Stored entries
----

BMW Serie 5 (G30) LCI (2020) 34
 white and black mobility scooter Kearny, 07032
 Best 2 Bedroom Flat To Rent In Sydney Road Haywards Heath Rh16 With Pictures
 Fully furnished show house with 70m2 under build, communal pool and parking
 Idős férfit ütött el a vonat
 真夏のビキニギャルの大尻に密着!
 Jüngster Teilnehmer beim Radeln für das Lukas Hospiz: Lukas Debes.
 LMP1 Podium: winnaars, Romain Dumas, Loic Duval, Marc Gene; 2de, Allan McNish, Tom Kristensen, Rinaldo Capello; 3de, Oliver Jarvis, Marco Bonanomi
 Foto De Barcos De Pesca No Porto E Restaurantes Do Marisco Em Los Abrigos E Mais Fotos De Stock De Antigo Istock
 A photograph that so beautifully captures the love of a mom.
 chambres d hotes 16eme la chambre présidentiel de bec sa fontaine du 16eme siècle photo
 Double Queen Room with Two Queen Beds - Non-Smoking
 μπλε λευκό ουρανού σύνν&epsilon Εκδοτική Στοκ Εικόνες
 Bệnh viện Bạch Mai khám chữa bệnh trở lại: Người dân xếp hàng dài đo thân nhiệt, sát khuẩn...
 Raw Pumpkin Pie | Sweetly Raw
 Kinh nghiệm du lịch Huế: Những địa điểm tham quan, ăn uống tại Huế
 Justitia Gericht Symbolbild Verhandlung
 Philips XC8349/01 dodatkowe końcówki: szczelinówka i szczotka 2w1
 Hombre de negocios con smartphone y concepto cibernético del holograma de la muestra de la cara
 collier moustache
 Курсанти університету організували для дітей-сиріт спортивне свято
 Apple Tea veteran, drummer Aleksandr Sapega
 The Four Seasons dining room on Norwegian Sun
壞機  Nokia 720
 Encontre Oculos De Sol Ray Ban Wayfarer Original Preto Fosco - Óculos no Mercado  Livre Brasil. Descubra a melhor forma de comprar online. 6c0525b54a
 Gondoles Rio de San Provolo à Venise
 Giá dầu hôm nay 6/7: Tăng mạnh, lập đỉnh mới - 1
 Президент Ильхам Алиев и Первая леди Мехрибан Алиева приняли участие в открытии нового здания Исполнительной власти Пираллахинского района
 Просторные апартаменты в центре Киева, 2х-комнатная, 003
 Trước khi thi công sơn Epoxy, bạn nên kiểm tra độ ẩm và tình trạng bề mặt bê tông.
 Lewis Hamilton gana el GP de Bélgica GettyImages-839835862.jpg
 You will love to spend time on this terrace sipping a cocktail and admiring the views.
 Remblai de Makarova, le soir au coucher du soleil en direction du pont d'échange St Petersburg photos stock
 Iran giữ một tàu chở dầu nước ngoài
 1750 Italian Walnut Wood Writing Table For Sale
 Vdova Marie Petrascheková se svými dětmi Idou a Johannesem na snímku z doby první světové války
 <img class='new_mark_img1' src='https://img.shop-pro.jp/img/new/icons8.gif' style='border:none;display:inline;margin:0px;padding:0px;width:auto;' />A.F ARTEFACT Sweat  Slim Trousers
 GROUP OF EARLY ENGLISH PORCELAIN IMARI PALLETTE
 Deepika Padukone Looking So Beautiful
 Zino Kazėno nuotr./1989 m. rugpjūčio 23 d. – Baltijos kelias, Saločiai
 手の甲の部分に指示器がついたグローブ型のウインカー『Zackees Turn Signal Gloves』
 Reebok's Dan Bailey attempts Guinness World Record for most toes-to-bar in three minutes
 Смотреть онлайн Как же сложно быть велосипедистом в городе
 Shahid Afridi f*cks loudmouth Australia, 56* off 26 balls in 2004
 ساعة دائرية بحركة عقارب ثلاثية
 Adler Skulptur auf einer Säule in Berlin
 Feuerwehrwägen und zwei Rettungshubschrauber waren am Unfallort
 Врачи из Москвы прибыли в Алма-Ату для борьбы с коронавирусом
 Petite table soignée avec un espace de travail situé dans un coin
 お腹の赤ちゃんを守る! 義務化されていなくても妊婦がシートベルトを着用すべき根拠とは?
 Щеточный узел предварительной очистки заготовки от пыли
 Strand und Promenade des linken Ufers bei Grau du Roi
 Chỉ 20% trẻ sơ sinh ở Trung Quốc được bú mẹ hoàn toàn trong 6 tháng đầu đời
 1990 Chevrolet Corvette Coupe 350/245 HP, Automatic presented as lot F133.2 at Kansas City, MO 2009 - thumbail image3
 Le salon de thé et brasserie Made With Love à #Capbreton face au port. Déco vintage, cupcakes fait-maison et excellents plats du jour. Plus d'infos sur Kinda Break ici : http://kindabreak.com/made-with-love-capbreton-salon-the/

----

What is needed
Beginning with the first line above, transcribe all of the data exactly.

Response area
BMW Serie 5 (G30) LCI (2020) 34
 white and black mobility scooter Kearny, 07032
 Best 2 Bedroom Flat To Rent In Sydney Road Haywards Heath Rh16 With Pictures
 Fully furnished show house with 70m2 under build, communal pool and parking
 Idős férfit ütött el a vonat
 真夏のビキニギャルの大尻に密着!
 Jüngster Teilnehmer beim Radeln für das Lukas Hospiz: Lukas Debes.
 LMP1 Podium: winnaars, Romain Dumas, Loic Duval, Marc Gene; 2de, Allan McNish, Tom Kristensen, Rinaldo Capello; 3de, Oliver Jarvis, Marco Bonanomi
 Foto De Barcos De Pesca No Porto E Restaurantes Do Marisco Em Los Abrigos E Mais Fotos De Stock De Antigo Istock
 A photograph that so beautifully captures the love of a mom.
 chambres d hotes 16eme la chambre présidentiel de bec sa fontaine du 16eme siècle photo
 Double Queen Room with Two Queen Beds - Non-Smoking
 μπλε λευκό ουρανού σύνν&epsilon Εκδοτική Στοκ Εικόνες
 Bệnh viện Bạch Mai khám chữa bệnh trở lại: Người dân xếp hàng dài đo thân nhiệt, sát khuẩn...
 Raw Pumpkin Pie | Sweetly Raw
 Kinh nghiệm du lịch Huế: Những địa điểm tham quan, ăn uống tại Huế
 Justitia Gericht Symbolbild Verhandlung
 Philips XC8349/01 dodatkowe końcówki: szczelinówka i szczotka 2w1
 Hombre de negocios con smartphone y concepto cibernético del holograma de la muestra de la cara
 collier moustache
 Курсанти університету організували для дітей-сиріт спортивне свято
 Apple Tea veteran, drummer Aleksandr Sapega
 The Four Seasons dining room on Norwegian Sun
壞機  Nokia 720
 Encontre Oculos De Sol Ray Ban Wayfarer Original Preto Fosco - Óculos no Mercado  Livre Brasil. Descubra a melhor forma de comprar online. 6c0525b54a
 Gondoles Rio de San Provolo à Venise
 Giá dầu hôm nay 6/7: Tăng mạnh, lập đỉnh mới - 1
 Президент Ильхам Алиев и Первая леди Мехрибан Алиева приняли участие в открытии нового здания Исполнительной власти Пираллахинского района
 Просторные апартаменты в центре Киева, 2х-комнатная, 003
 Trước khi thi công sơn Epoxy, bạn nên kiểm tra độ ẩm và tình trạng bề mặt bê tông.
 Lewis Hamilton gana el GP de Bélgica GettyImages-839835862.jpg
 You will love to spend time on this terrace sipping a cocktail and admiring the views.
 Remblai de Makarova, le soir au coucher du soleil en direction du pont d'échange St Petersburg photos stock
 Iran giữ một tàu chở dầu nước ngoài
 1750 Italian Walnut Wood Writing Table For Sale
 Vdova Marie Petrascheková se svými dětmi Idou a Johannesem na snímku z doby první světové války
 <img class='new_mark_img1' src='https://img.shop-pro.jp/img/new/icons8.gif' style='border:none;display:inline;margin:0px;padding:0px;width:auto;' />A.F ARTEFACT Sweat  Slim Trousers
 GROUP OF EARLY ENGLISH PORCELAIN IMARI PALLETTE
 Deepika Padukone Looking So Beautiful
 Zino Kazėno nuotr./1989 m. rugpjūčio 23 d. – Baltijos kelias, Saločiai
 手の甲の部分に指示器がついたグローブ型のウインカー『Zackees Turn Signal Gloves』
 Reebok's Dan Bailey attempts Guinness World Record for most toes-to-bar in three minutes
 Смотреть онлайн Как же сложно быть велосипедистом в городе
 Shahid Afridi f*cks loudmouth Australia, 56* off 26 balls in 2004
 ساعة دائرية بحركة عقارب ثلاثية
 Adler Skulptur auf einer Säule in Berlin
 Feuerwehrwägen und zwei Rettungshubschrauber waren am Unfallort
 Врачи из Москвы прибыли в Алма-Ату для борьбы с коронавирусом
 Petite table soignée avec un espace de travail situé dans un coin
 お腹の赤ちゃんを守る! 義務化されていなくても妊婦がシートベルトを着用すべき根拠とは?
 Щеточный узел предварительной очистки заготовки от пыли
 Strand und Promenade des linken Ufers bei Grau du Roi
 Chỉ 20% trẻ sơ sinh ở Trung Quốc được bú mẹ hoàn toàn trong 6 tháng đầu đời
 1990 Chevrolet Corvette Coupe 350/245 HP, Automatic presented as lot F133.2 at Kansas City, MO 2009 - thumbail image3
 Le salon de thé et brasserie Made With Love à #Capbreton face au port. Déco vintage, cupcakes fait-maison et excellents plats du jour. Plus d'infos sur Kinda Break ici : http://kindabreak.com/made-with-love-capbreton-salon-the/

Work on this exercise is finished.